» What this task involves: Extract each line from the rows below that contains the word "wooden".

» Information supplied:
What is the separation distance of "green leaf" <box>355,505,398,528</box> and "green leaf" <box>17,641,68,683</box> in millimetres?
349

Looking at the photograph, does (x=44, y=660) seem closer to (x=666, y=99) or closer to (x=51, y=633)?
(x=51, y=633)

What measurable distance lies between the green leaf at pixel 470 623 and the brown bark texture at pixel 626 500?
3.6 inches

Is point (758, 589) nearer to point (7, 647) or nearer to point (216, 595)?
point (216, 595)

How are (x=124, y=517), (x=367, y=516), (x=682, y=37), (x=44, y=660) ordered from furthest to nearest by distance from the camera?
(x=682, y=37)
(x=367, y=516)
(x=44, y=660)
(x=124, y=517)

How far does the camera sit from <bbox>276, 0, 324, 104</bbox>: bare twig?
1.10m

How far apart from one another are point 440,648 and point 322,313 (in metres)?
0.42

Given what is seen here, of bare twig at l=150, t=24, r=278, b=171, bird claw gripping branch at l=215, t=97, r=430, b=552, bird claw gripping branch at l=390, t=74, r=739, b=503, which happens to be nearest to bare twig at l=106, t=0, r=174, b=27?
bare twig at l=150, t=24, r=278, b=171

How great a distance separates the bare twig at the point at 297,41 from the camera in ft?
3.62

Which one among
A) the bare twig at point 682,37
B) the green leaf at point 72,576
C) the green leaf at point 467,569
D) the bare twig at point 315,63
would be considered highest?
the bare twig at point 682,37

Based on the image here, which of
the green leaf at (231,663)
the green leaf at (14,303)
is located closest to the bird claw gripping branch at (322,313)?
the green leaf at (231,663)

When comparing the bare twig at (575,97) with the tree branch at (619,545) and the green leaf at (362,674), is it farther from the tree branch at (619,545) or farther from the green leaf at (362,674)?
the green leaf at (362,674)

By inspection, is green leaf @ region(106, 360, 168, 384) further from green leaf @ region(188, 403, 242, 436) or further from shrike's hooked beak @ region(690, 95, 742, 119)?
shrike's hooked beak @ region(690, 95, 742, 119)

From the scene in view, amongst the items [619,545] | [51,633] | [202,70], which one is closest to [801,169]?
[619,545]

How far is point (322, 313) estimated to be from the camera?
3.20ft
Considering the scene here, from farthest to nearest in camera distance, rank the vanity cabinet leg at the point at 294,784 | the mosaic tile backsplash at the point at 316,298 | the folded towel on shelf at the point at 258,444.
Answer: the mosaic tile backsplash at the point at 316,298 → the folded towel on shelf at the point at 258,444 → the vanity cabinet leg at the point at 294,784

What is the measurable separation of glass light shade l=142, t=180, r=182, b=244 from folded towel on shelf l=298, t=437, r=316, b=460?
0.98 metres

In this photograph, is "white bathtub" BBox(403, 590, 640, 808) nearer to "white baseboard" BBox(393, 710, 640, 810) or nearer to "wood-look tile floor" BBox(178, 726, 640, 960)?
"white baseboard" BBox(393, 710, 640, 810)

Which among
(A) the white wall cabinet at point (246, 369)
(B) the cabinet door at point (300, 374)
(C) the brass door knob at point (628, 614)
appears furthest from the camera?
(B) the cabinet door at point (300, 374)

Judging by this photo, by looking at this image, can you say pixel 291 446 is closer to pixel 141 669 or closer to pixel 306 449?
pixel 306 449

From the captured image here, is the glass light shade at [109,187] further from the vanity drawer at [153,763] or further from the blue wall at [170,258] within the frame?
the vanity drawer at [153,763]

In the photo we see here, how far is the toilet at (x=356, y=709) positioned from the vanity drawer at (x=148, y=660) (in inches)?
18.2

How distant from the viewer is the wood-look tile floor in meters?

==

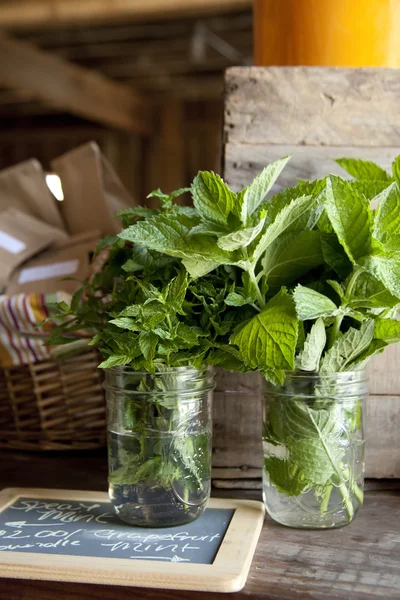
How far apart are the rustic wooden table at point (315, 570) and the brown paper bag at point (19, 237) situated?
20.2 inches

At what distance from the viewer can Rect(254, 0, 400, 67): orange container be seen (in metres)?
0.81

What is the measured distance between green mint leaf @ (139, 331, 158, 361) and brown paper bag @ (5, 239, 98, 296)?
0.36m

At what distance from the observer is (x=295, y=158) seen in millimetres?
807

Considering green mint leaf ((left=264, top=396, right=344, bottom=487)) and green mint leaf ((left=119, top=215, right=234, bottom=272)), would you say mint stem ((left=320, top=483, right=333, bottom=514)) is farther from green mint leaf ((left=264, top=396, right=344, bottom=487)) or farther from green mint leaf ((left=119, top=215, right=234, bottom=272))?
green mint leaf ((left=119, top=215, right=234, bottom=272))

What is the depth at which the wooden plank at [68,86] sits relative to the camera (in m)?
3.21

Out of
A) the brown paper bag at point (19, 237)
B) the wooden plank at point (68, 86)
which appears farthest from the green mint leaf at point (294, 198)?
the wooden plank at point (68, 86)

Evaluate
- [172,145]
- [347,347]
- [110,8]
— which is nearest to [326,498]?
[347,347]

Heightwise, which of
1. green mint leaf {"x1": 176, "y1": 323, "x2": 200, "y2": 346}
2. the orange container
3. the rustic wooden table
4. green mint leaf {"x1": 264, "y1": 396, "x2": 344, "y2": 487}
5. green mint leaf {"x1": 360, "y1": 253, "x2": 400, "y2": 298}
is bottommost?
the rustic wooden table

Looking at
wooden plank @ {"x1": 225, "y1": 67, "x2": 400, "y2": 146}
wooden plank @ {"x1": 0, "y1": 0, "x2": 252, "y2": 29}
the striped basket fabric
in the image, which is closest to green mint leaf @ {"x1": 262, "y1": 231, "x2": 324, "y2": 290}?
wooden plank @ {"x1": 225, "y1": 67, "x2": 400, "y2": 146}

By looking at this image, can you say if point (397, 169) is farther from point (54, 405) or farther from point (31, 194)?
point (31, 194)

» Result:
How far apart are the rustic wooden table at point (315, 570) and the brown paper bag at point (19, 237) situated?
What is the depth at which the wooden plank at [68,86] sits relative to the camera (in m)?
B) the wooden plank at point (68, 86)
the wooden plank at point (68, 86)
3. the rustic wooden table
the rustic wooden table
wooden plank @ {"x1": 225, "y1": 67, "x2": 400, "y2": 146}
wooden plank @ {"x1": 0, "y1": 0, "x2": 252, "y2": 29}
wooden plank @ {"x1": 225, "y1": 67, "x2": 400, "y2": 146}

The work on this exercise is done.